▶ **Required action**:
Output the records that follow, keeping every line exactly as it is.

▶ **Input**:
# # #
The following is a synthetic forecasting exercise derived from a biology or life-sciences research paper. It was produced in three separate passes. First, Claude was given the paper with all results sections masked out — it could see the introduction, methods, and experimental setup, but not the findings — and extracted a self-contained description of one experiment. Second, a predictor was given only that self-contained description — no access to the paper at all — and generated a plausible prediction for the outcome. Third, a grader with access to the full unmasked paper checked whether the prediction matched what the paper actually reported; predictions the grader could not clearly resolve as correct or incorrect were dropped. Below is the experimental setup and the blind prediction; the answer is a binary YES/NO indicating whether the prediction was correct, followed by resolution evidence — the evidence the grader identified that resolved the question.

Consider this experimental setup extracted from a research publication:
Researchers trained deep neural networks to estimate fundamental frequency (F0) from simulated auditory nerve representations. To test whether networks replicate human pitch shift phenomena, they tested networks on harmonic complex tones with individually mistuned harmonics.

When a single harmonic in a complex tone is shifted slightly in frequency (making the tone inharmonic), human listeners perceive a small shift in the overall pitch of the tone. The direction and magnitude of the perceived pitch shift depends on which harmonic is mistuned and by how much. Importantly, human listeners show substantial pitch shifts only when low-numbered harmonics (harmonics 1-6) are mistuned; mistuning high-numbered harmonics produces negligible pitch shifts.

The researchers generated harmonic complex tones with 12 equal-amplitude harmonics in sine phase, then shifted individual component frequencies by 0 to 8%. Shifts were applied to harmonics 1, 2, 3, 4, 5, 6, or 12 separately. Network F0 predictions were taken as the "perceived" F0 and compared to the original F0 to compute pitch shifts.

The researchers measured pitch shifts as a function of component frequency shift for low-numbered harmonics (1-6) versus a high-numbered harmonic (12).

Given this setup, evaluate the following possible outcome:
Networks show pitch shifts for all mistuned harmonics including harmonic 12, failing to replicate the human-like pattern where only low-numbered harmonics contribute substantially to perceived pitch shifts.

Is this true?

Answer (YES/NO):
# # #
▶ **Response for this exercise**:
The following is a synthetic forecasting exercise derived from a biology or life-sciences research paper. It was produced in three separate passes. First, Claude was given the paper with all results sections masked out — it could see the introduction, methods, and experimental setup, but not the findings — and extracted a self-contained description of one experiment. Second, a predictor was given only that self-contained description — no access to the paper at all — and generated a plausible prediction for the outcome. Third, a grader with access to the full unmasked paper checked whether the prediction matched what the paper actually reported; predictions the grader could not clearly resolve as correct or incorrect were dropped. Below is the experimental setup and the blind prediction; the answer is a binary YES/NO indicating whether the prediction was correct, followed by resolution evidence — the evidence the grader identified that resolved the question.

Consider this experimental setup extracted from a research publication:
Researchers trained deep neural networks to estimate fundamental frequency (F0) from simulated auditory nerve representations. To test whether networks replicate human pitch shift phenomena, they tested networks on harmonic complex tones with individually mistuned harmonics.

When a single harmonic in a complex tone is shifted slightly in frequency (making the tone inharmonic), human listeners perceive a small shift in the overall pitch of the tone. The direction and magnitude of the perceived pitch shift depends on which harmonic is mistuned and by how much. Importantly, human listeners show substantial pitch shifts only when low-numbered harmonics (harmonics 1-6) are mistuned; mistuning high-numbered harmonics produces negligible pitch shifts.

The researchers generated harmonic complex tones with 12 equal-amplitude harmonics in sine phase, then shifted individual component frequencies by 0 to 8%. Shifts were applied to harmonics 1, 2, 3, 4, 5, 6, or 12 separately. Network F0 predictions were taken as the "perceived" F0 and compared to the original F0 to compute pitch shifts.

The researchers measured pitch shifts as a function of component frequency shift for low-numbered harmonics (1-6) versus a high-numbered harmonic (12).

Given this setup, evaluate the following possible outcome:
Networks show pitch shifts for all mistuned harmonics including harmonic 12, failing to replicate the human-like pattern where only low-numbered harmonics contribute substantially to perceived pitch shifts.

Is this true?

Answer (YES/NO):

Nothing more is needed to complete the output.